At the beginning of the video, a new Start menu was visible along the bottom of the screen. While it wasn’t mentioned by Microsoft during the presentation, the Windows 8 team has clearly gone at great lengths to simplify the Start menu, relative to the one found in Windows 7, Vista and Windows XP. Instead of a list of the most commonly-used applications, along with a wide range of user and system directories, Windows 8’s Start menu displays has merely four options: Search, Share, Devices and Settings, as you can tell from the actual screenshot below.

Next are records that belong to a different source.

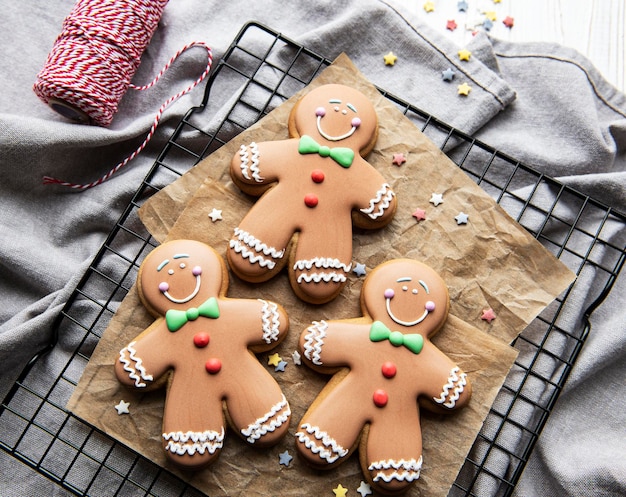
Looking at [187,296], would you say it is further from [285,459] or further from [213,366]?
[285,459]

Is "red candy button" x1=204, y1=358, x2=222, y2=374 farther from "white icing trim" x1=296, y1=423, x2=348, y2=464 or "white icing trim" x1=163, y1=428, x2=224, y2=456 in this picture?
"white icing trim" x1=296, y1=423, x2=348, y2=464

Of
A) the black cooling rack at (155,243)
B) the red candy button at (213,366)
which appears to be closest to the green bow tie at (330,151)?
the black cooling rack at (155,243)

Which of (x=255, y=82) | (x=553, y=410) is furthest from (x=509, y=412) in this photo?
(x=255, y=82)

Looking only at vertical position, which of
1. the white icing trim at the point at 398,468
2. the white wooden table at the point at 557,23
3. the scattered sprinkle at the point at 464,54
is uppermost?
the white wooden table at the point at 557,23

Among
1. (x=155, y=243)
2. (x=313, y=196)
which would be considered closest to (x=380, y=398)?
(x=313, y=196)

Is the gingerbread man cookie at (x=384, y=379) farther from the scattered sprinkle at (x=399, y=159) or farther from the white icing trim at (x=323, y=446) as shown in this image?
the scattered sprinkle at (x=399, y=159)

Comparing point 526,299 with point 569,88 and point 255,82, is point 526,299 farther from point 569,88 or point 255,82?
point 255,82
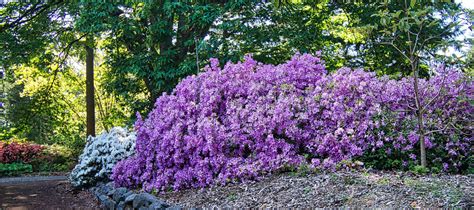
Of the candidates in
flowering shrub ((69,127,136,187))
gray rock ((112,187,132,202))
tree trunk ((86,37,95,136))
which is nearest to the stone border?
gray rock ((112,187,132,202))

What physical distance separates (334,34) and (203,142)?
6841 millimetres

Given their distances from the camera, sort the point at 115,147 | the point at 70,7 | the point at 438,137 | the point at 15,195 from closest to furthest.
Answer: the point at 438,137 < the point at 115,147 < the point at 15,195 < the point at 70,7

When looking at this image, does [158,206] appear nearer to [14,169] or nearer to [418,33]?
[418,33]

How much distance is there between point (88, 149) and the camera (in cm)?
758

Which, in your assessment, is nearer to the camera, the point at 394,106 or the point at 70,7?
the point at 394,106

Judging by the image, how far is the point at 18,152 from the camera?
11570 mm

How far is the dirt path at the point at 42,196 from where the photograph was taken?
6.22 meters

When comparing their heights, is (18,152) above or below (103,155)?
below

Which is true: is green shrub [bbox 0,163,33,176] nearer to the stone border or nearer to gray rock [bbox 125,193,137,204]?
the stone border

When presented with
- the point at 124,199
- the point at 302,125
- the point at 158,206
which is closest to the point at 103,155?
the point at 124,199

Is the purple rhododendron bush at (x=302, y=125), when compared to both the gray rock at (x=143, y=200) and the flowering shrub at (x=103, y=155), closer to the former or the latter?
the gray rock at (x=143, y=200)

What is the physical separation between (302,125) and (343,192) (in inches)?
58.8

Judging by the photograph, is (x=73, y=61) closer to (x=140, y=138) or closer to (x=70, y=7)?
(x=70, y=7)

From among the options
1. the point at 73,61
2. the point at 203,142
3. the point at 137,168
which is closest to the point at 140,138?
the point at 137,168
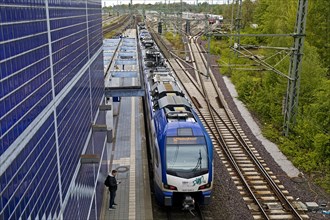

While the new Start menu is indeed very simple, it has also arguably reversed some of Microsoft’s user experience advancements in the last few years, such as the introduction of instant searching and a list of most-used applications. Assuming that Windows 8 will just be a colorful clone of Windows 95, however, is a rather simplistic approach: instead, Microsoft might instead be greatly de-emphasizing the role of the Start menu in the new system. Instead of being a condensed dashboard of information and tools, like it has been since its inception, the Start menu in Windows 8 might simply be a list of links, which most of its previous features built more deeply into the operating system’s touch-friendly ‘immersive’ interface.
The new start menu was accidentally revealed in a video on Microsoft’s ‘Building Windows 8’ showcasing the system’s new ability to directly mount ISO and VHD files, displaying them right inside Windows Explorer as if they were actual drives. This feature, which has been present in Mac OS X for years, has long been wished-for by Windows power users.
Other features unveiled by Microsoft in the past on this blog have been the existence of an App Store, presumably to be built into Windows 8, as well as much-improved file operations within Explorer. Windows 8 is expected to be unveiled in much greater detail at Microsoft’s BUILD conference, which will take place next month.